____ TRECHO DO DOCUMENTO

Na pintura, enveredou-se por vários temas, mas foi com a pintura histórica que ele foi reconhecido na sua época e na história da arte brasileira com um dos maiores.

A euforia nacionalista da Guerra do Paraguai

A Guerra do Paraguai (1864-1870) é apresentada e analisada hoje pelos pretensos historiadores e intelectuais de maneira totalmente anacrônica. Em geral, é mais um episódio da história nacional contado para atacar o povo brasileiro e a formação do Brasil como nação, mostrando apenas o lado negativo – real ou fictício – dos episódios.

Embora tenha sido muito violenta e tenha de fato terminado num massacre dos paraguaios, a Guerra não pode ser apresentada apenas sob esse ponto de vista. Mais absurda ainda é a versão moralista de que os brasileiros seriam perversos contra inocentes paraguaios. Fato é que foi o Paraguai que iniciou a guerra. Além disso, os paraguaios estavam muito mais bem preparados, o que fez com que a guerra fosse muito difícil para o Brasil.

A guerra causou uma comoção popular em defesa do País. A imagem que a guerra passava para o povo era a de que havia sido uma grande realização brasileira. Pedro Américo foi um pintor que se destacou nesse movimento nacional que foi a guerra.

Esse movimento geral foi progressista, prova disso é que escritores esquerdistas, como Castro Alves, falam positivamente da Guerra. O mais importante, no entanto, é que a Guerra criou um clima de agitação política que resultará na Proclamação da República.

Pedro Américo, na esteira desse clima nacionalista com a vitória na Guerra do Paraguai, pinta a tela Batalha do Campo Grande, o que lhe dá grande popularidade e elogios dos jornais da época. Estima-se que cerca de 60 mil pessoas teriam visitado a tela nos primeiro meses de exposição.

Encomendada por D. Pedro II, a Batalha do Avaí, considerada uma de suas obras-primas, começou a ser executada em Florença, na Itália, em 1874 e foi concluída em 1877.Ainda incompleta, a obra foi exposta pela primeira vez em Florença, causando enorme comoção entre os italianos, alastrando sua popularidade também na Europa. Esse reconhecimento nos dá a dimensão do relevo de Pedro Américo para as artes plásticas em seu tempo.

Antes, o pintor produziu outras telas históricas de grande importância e alto nível estético, como a Fala do Trono, Ataque à Ilha do Carvoeiro, Passo da Pátria, Passagem do Chaco.

Foi em 1886 que Pedro Américo assina o contrato com a Província de São Paulo para a criação, em três anos, de um “quadro histórico comemorativo da proclamação da independência pelo príncipe regente D. Pedro nos campos do Ypiranga”, segundo consta no documento. Era o início da produção do que seria sua mais importante e significativa obra: Independência ou Morte!. Também pintada em Florença, o artista demorou dois anos para finalizá-la.

________

*LISTA DE TAREFAS:*
1. Diga se cada afirmação concorda com o trecho sobre Pedro Américo, respondendo sim ou não e citando as palavras do trecho que decidem: (a) A Batalha do Avaí foi encomendada por D. Pedro II. (b) O Brasil iniciou a Guerra do Paraguai. (c) Independência ou Morte! foi pintada no Brasil.
2. Segundo o trecho sobre Pedro Américo, quantas pessoas teriam visitado a tela Batalha do Campo Grande nos primeiros meses de exposição?
3. Reproduza a parte do trecho sobre Pedro Américo que começa em "Encomendada por D." e termina em "em seu tempo.".
Os dados a seguir não têm relação com o trecho.

____ DADOS REGISTRADOS

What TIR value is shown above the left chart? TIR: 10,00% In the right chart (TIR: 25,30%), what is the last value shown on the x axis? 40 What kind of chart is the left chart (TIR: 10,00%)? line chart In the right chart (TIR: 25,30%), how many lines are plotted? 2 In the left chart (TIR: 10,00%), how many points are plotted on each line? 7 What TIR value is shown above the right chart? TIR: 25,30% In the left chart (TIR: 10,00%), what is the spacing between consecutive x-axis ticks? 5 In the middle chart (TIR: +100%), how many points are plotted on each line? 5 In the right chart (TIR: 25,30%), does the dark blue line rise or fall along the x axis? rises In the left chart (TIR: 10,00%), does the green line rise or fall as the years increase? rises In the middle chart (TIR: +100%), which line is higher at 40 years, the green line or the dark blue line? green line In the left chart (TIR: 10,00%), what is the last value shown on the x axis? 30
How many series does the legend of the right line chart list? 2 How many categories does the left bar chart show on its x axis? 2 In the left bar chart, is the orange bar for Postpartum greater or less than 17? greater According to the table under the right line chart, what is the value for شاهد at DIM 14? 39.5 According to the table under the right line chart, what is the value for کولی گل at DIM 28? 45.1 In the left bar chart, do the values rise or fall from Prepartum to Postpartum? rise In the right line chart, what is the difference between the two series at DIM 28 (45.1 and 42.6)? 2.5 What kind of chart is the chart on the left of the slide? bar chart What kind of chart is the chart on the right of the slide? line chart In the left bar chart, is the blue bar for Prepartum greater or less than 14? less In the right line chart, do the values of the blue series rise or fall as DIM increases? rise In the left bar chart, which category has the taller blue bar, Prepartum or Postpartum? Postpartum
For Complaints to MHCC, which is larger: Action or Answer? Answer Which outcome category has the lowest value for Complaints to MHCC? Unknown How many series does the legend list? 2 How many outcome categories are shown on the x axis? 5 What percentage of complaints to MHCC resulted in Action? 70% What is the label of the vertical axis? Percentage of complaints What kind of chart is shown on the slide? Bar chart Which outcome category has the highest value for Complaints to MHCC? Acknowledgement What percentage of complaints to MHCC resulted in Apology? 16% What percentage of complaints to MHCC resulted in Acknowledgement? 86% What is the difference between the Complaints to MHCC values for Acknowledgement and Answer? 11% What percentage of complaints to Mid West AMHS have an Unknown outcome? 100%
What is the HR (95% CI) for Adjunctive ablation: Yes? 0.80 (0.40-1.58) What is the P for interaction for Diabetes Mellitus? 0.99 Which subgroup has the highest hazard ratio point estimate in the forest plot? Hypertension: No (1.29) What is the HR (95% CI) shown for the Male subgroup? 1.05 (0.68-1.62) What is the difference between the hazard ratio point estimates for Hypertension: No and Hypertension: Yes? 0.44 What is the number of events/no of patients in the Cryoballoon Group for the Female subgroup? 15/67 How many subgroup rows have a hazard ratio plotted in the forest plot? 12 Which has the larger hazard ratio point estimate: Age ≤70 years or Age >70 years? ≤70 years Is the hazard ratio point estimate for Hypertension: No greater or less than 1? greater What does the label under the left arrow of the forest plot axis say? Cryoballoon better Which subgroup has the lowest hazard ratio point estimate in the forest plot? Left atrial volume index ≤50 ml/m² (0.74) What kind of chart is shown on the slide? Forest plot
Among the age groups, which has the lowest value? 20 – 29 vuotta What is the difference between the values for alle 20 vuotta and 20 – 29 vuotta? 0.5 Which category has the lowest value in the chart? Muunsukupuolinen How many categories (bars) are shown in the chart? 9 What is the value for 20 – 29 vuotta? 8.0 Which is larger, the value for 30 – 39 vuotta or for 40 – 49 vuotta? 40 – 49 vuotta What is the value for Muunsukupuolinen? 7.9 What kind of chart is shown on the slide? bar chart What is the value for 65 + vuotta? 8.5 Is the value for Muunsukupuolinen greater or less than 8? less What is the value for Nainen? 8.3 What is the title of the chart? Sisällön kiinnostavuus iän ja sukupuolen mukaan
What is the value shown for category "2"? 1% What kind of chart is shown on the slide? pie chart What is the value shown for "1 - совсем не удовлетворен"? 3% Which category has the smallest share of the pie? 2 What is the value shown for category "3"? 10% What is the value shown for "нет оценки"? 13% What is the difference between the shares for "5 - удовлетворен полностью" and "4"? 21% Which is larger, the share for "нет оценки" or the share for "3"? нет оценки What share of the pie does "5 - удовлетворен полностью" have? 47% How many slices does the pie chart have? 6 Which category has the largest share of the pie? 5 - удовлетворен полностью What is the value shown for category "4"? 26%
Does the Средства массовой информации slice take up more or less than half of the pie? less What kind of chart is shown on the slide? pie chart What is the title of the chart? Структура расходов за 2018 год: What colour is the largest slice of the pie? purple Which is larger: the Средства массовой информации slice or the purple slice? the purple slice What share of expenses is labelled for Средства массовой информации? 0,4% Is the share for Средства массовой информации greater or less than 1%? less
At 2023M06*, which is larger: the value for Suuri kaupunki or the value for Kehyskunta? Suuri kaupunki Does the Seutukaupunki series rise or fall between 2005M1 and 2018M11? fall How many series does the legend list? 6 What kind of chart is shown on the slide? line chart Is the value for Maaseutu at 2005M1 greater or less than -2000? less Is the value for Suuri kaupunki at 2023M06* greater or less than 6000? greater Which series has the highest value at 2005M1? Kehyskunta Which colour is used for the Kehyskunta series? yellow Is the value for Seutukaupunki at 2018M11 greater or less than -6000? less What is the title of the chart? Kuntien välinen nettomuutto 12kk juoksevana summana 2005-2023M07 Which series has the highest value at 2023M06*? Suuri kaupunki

________

*TAREFAS RESOLVIDAS:*
1.
(a) Sim: "Encomendada por D. Pedro II, a Batalha do Avaí"
(b) Não: "Fato é que foi o Paraguai que iniciou a guerra."
(c) Não: "Também pintada em Florença"

2. Cerca de 60 mil pessoas.

3.
Encomendada por D. Pedro II, a Batalha do Avaí, considerada uma de suas obras-primas, começou a ser executada em Florença, na Itália, em 1874 e foi concluída em 1877.Ainda incompleta, a obra foi exposta pela primeira vez em Florença, causando enorme comoção entre os italianos, alastrando sua popularidade também na Europa. Esse reconhecimento nos dá a dimensão do relevo de Pedro Américo para as artes plásticas em seu tempo.